*** Opening of Text section ***

Motoatsu Sakurai (桜井 本篤, Sakurai Motoatsu) (born May 24, 1944) is a Japanese businessman, a corporate executive in the private and public sectors, a diplomat, and president of the Japan Society in New York.

After graduating from Tokyo University Faculty of Law in 1968, he entered Mitsubishi Corporation (MC). During the course of his early work at MC, he received an MBA from INSEAD, Fontainebleau, France in May 1976. In the late 1970s, he spent four years with the World Bank and its affiliate, the International Finance Corporation, in Washington, D.C., working with Francophone countries in Africa.

==Mitsubishi executive==
In the mid- to late-1980s, Sakurai served in several senior managerial capacities for Mitsubishi International Corporation (MIC) in New York and Washington, D.C. In 1995, after returning to Tokyo, he was named general manager of corporate planning and in 1998, general manager for regional strategy and coordination. By 2000, he rose to executive vice president. In April, 2003, he was named president and CEO of MIC.

Simultaneously, he was named president, Japanese Chamber of Commerce and Industry in New York. He has been a member of the board of directors of the Partnership for New York City, the Corporate Leadership Committee of Carnegie Hall, and the executive committee of the Nippon Club.

==Ambassador and consul general==
Following a 40-year career in the private sector, Sakurai accepted appointment as ambassador and consul general of Japan in New York. He served from March 2006 through March 2009; and he was the first business executive to serve in this diplomatic capacity.

==President of Japan Society==
In 2009, Sakurai became president of New York's Japan Society. He is the first Japanese person to lead the organization since its founding in 1907. He served as member of Japan Society's board of directors from 2003 through 2006; and he continued in a role as Honorary Director from 2006 through 2009. He anticipates paying closer attention to the Japan side of the Japan Society by trying to make Americans as comfortable with Japanese culture as the Japanese have become with American culture. Tentative plans include expanding the society's corporate outreach with conferences, lectures and symposiums.

==Family==
Motoatsu and Nobuko Sakurai live in New York. The couple has two daughters who grew up in the Washington, D.C., area and now live and work in the United States.

*** Close of Text section ***
*** Opening of Dataset section ***

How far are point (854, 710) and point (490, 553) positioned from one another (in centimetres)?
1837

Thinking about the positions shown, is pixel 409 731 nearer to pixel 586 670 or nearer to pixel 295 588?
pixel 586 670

*** Close of Dataset section ***

◆ What is needed ◆
Write out, word for word, the part of the Motoatsu Sakurai biography that opens with the words containing "Motoatsu Sakurai (桜井" and closes with "countries in Africa.".

◆ Final answer ◆
Motoatsu Sakurai (桜井 本篤, Sakurai Motoatsu) (born May 24, 1944) is a Japanese businessman, a corporate executive in the private and public sectors, a diplomat, and president of the Japan Society in New York.

After graduating from Tokyo University Faculty of Law in 1968, he entered Mitsubishi Corporation (MC). During the course of his early work at MC, he received an MBA from INSEAD, Fontainebleau, France in May 1976. In the late 1970s, he spent four years with the World Bank and its affiliate, the International Finance Corporation, in Washington, D.C., working with Francophone countries in Africa.